● **課題の説明**: 甲状腺についての文章によると、甲状腺は体のどこにある、どのような形の臓器ですか。

● **抜粋した文章**:
健診で「甲状腺異常」を指摘されたらどうする?

健康診断で「甲状腺の異常」…これって大丈夫?
健康診断の結果で「甲状腺ホルモンが高め/低め」や「甲状腺腫大」などと書かれていると、驚いたり不安に思ったりする方も多いのではないでしょうか。
甲状腺は小さな臓器ですが、体全体の代謝やエネルギーに深く関わる重要な器官です。異常があっても症状が出にくいこともあり、健診ではじめて見つかるケースも少なくありません。
この記事では、健診で甲状腺異常を指摘された場合にどうすればよいか、わかりやすく解説します。
甲状腺ってどこにあって、どんな働きをしているの?
甲状腺は、のどぼとけの下あたりにある「蝶の形」をした臓器で、全身に影響するホルモン(T3、T4)を作っています。
このホルモンは:
- エネルギーの消費を調整する
- 体温を保つ
- 心拍数を調整する
- 脳や内臓の働きを支える
といった働きを持ちます。
健診で「甲状腺異常」と言われたときに考えられる主な病気
健診で指摘される甲状腺の異常には、以下のようなものがあります。
1. 甲状腺機能亢進症(バセドウ病など)

● **提供データ**:

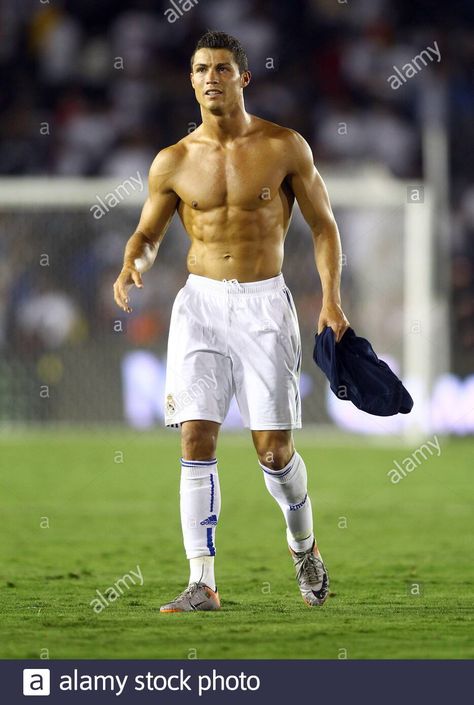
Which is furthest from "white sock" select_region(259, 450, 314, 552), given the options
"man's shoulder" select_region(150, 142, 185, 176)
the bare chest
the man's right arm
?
"man's shoulder" select_region(150, 142, 185, 176)

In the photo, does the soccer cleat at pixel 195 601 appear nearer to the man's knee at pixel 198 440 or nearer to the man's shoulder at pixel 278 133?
the man's knee at pixel 198 440

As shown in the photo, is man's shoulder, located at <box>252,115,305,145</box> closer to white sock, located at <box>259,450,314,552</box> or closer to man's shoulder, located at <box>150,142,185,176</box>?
man's shoulder, located at <box>150,142,185,176</box>

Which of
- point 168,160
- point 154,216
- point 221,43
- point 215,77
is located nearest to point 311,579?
point 154,216

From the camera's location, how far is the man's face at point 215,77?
6016 mm

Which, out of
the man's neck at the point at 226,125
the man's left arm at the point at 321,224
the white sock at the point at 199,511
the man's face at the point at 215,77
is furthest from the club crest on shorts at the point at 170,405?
the man's face at the point at 215,77

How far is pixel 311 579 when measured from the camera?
6.27 m

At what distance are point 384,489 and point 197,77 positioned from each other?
6245 millimetres

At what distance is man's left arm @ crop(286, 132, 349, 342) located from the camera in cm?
615

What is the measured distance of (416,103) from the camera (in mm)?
19375

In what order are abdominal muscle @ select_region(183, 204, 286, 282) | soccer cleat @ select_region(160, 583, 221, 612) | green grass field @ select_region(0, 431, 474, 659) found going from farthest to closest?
abdominal muscle @ select_region(183, 204, 286, 282), soccer cleat @ select_region(160, 583, 221, 612), green grass field @ select_region(0, 431, 474, 659)

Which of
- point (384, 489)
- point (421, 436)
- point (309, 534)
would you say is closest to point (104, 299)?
point (421, 436)

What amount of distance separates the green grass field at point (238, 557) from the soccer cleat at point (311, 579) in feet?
0.21

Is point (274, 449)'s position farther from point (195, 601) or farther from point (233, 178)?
point (233, 178)
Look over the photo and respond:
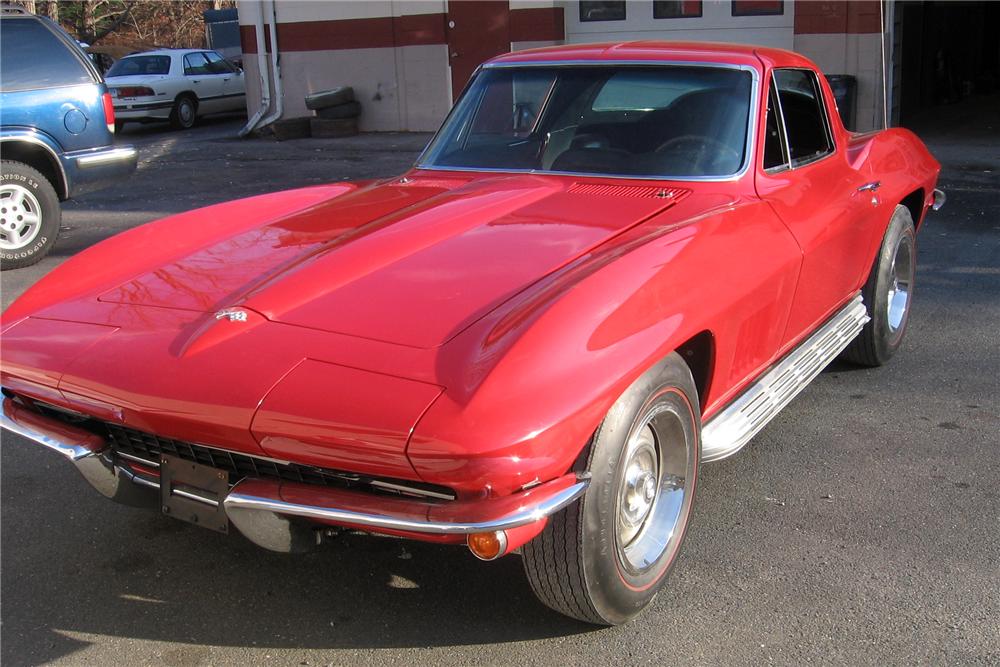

● **完成した解答**: のどぼとけの下あたりにある、蝶の形をした臓器です。